• **TASK STATEMENT**: Please transcribe only the lines between the one containing "WINDSHIELD WASHER FLUID MOTOR" and the end of the records, both ends included, exactly as written; skip every picture.
[[ SOURCE DATA, beginning ]]
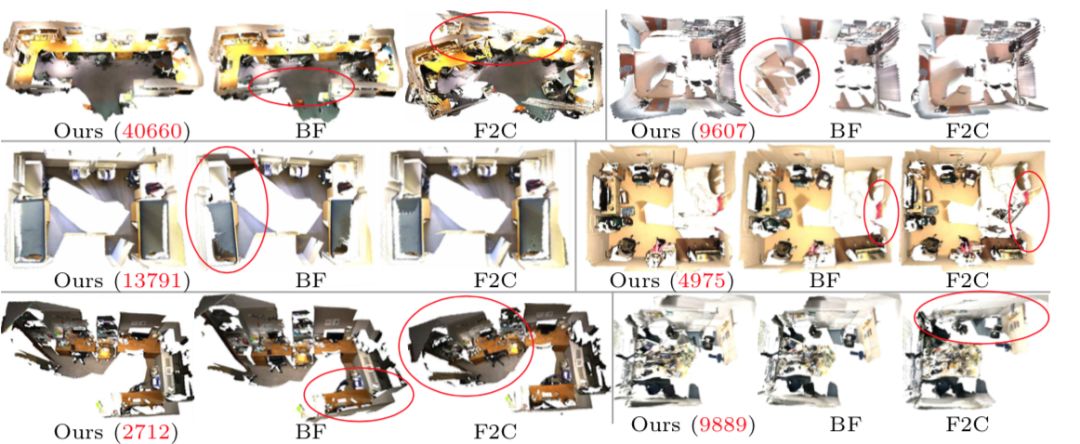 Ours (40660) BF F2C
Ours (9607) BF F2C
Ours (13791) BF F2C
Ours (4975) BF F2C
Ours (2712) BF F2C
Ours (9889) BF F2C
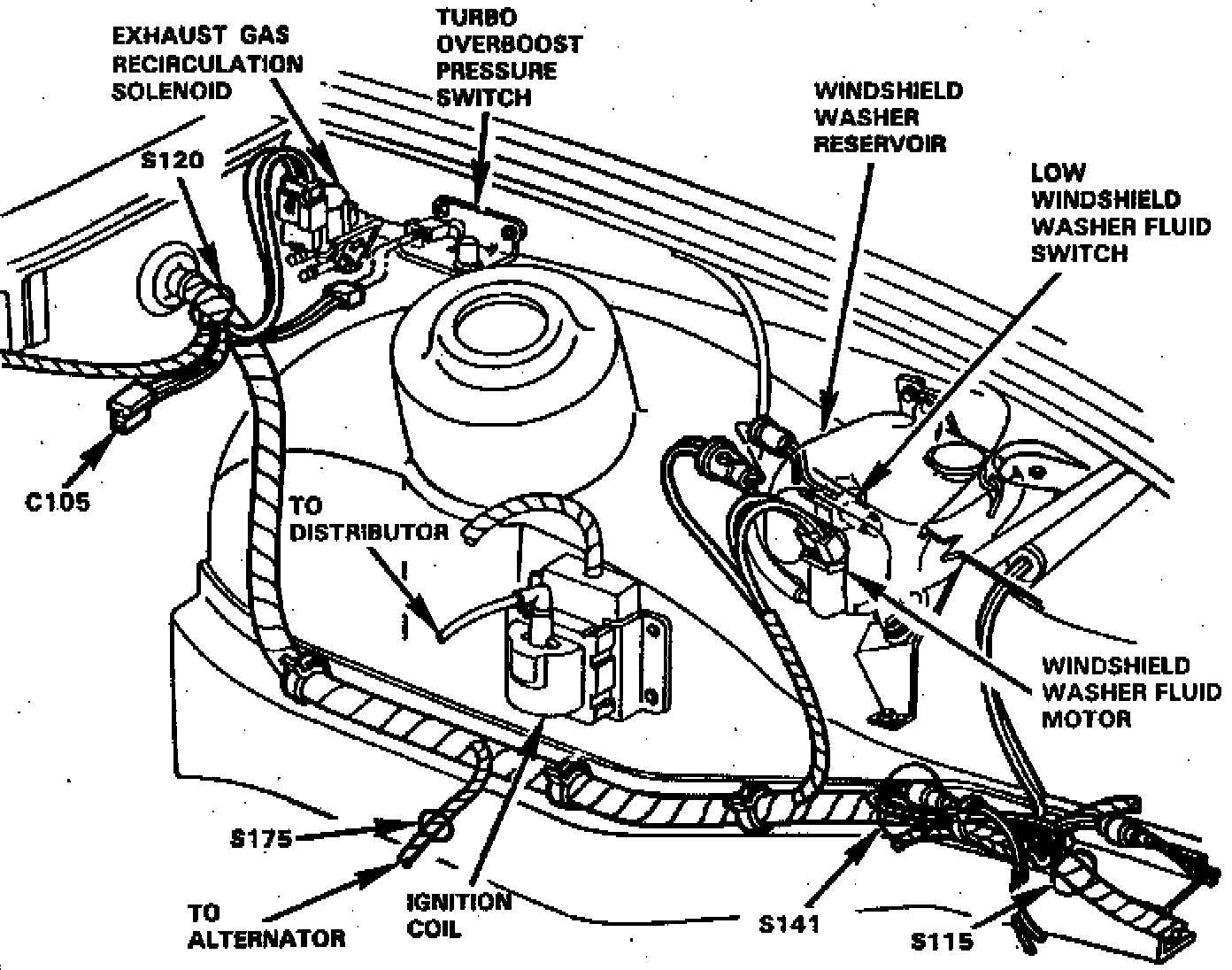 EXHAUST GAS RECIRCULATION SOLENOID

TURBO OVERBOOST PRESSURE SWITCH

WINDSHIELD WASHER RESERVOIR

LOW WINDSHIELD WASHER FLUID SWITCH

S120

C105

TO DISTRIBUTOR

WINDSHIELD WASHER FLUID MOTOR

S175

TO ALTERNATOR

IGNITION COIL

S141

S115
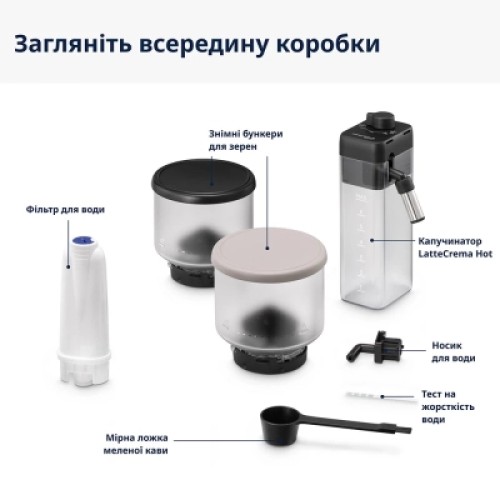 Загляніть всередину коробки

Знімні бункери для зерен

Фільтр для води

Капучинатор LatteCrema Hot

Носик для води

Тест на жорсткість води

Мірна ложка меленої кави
[[ SOURCE DATA, end ]]
• **REPLY TO THE TASK**:
WINDSHIELD WASHER FLUID MOTOR

S175

TO ALTERNATOR

IGNITION COIL

S141

S115
 Загляніть всередину коробки

Знімні бункери для зерен

Фільтр для води

Капучинатор LatteCrema Hot

Носик для води

Тест на жорсткість води

Мірна ложка меленої кави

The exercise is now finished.